=== Begin Enclosure ===
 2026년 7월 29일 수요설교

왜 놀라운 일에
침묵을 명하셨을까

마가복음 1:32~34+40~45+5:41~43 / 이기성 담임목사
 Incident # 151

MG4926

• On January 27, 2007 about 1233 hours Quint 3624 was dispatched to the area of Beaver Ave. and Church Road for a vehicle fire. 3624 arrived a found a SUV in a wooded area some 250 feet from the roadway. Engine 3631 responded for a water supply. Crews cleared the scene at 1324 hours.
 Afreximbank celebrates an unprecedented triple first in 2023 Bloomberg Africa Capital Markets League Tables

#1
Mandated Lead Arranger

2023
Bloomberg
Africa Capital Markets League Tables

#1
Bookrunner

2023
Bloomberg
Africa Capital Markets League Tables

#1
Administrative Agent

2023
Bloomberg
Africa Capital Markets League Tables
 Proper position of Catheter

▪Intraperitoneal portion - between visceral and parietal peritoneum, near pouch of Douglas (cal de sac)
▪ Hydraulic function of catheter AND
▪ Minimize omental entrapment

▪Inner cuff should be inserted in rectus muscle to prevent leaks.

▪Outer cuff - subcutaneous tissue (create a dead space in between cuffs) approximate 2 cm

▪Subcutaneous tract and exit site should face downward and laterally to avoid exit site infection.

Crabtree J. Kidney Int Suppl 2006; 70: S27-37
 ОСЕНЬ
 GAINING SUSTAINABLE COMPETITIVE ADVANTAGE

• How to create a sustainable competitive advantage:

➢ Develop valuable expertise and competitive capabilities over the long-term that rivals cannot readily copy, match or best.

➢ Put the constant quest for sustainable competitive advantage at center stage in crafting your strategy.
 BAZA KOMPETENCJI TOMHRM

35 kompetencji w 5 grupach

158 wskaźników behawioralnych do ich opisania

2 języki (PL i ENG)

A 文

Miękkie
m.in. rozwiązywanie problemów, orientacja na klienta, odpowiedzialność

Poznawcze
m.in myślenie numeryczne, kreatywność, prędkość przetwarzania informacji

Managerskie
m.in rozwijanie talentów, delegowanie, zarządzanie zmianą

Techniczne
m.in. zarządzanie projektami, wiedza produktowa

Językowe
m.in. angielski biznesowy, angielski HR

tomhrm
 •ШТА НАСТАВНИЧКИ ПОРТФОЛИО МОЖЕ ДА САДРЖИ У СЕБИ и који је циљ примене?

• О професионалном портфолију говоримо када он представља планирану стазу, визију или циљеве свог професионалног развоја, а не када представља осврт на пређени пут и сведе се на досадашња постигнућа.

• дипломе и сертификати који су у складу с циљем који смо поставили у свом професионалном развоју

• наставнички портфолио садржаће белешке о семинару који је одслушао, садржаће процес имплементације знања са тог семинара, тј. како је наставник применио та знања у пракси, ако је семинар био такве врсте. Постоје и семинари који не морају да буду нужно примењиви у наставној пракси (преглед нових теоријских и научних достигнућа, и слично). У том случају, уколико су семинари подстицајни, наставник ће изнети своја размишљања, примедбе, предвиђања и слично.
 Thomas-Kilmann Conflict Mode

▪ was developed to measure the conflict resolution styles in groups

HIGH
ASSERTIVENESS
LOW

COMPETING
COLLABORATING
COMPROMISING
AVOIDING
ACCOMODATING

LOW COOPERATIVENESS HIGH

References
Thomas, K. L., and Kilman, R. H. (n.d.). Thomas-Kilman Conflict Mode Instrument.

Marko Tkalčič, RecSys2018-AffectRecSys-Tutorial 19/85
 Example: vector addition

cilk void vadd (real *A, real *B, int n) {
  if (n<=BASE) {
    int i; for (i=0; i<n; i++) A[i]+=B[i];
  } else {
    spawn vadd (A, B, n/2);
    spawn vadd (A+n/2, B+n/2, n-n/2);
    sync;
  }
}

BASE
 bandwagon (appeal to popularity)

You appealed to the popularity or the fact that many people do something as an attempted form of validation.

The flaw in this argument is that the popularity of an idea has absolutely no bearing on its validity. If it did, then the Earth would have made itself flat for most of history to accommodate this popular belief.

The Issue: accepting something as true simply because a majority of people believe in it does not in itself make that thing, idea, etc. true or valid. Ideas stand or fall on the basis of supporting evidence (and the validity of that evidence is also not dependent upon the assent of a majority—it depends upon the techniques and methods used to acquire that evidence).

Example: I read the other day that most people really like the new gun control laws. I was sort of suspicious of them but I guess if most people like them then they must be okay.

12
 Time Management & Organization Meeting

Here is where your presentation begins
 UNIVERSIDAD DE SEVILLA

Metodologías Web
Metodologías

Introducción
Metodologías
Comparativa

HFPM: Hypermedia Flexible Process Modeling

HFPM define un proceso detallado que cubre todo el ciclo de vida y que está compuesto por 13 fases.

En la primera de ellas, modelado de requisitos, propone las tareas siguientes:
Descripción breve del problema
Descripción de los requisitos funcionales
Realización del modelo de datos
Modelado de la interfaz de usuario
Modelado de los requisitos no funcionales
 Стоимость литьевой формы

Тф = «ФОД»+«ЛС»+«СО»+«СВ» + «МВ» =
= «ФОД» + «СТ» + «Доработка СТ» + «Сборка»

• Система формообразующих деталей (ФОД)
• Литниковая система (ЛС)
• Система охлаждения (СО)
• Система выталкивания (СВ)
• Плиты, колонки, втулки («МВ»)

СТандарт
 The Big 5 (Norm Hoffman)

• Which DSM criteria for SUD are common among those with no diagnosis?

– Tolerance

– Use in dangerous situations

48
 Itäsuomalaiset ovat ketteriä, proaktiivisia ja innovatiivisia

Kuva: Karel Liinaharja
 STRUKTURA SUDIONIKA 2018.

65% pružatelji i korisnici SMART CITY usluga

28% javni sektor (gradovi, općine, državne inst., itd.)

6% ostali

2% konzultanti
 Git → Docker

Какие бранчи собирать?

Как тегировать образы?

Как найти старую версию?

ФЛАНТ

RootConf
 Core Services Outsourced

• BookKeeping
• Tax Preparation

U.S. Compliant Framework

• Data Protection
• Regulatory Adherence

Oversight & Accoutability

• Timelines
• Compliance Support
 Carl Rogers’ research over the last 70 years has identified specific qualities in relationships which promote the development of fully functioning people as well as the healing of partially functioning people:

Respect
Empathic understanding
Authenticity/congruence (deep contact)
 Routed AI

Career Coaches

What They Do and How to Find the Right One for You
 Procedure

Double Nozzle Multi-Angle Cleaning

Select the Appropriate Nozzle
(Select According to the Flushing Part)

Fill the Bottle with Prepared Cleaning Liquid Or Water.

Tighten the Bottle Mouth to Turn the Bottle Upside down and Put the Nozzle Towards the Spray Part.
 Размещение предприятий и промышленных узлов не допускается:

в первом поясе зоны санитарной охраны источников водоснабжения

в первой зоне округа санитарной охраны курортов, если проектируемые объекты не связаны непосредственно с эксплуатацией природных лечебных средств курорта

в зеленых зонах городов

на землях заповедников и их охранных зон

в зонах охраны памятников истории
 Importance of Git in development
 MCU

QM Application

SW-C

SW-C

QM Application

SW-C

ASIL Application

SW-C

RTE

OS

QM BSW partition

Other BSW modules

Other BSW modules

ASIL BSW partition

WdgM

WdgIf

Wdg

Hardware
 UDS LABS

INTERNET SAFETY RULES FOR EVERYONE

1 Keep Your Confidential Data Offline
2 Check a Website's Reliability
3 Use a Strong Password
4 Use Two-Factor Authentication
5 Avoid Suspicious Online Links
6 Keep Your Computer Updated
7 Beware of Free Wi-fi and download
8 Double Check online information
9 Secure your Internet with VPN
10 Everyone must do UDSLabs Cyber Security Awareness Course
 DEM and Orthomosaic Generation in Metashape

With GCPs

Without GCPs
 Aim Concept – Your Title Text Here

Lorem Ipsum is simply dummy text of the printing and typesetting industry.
=== End Enclosure ===
> [TASK ITEM]
The lines to copy are those in the listing that contain "should".

> [RESULT OF THIS EXERCISE]
▪Inner cuff should be inserted in rectus muscle to prevent leaks.
▪Subcutaneous tract and exit site should face downward and laterally to avoid exit site infection.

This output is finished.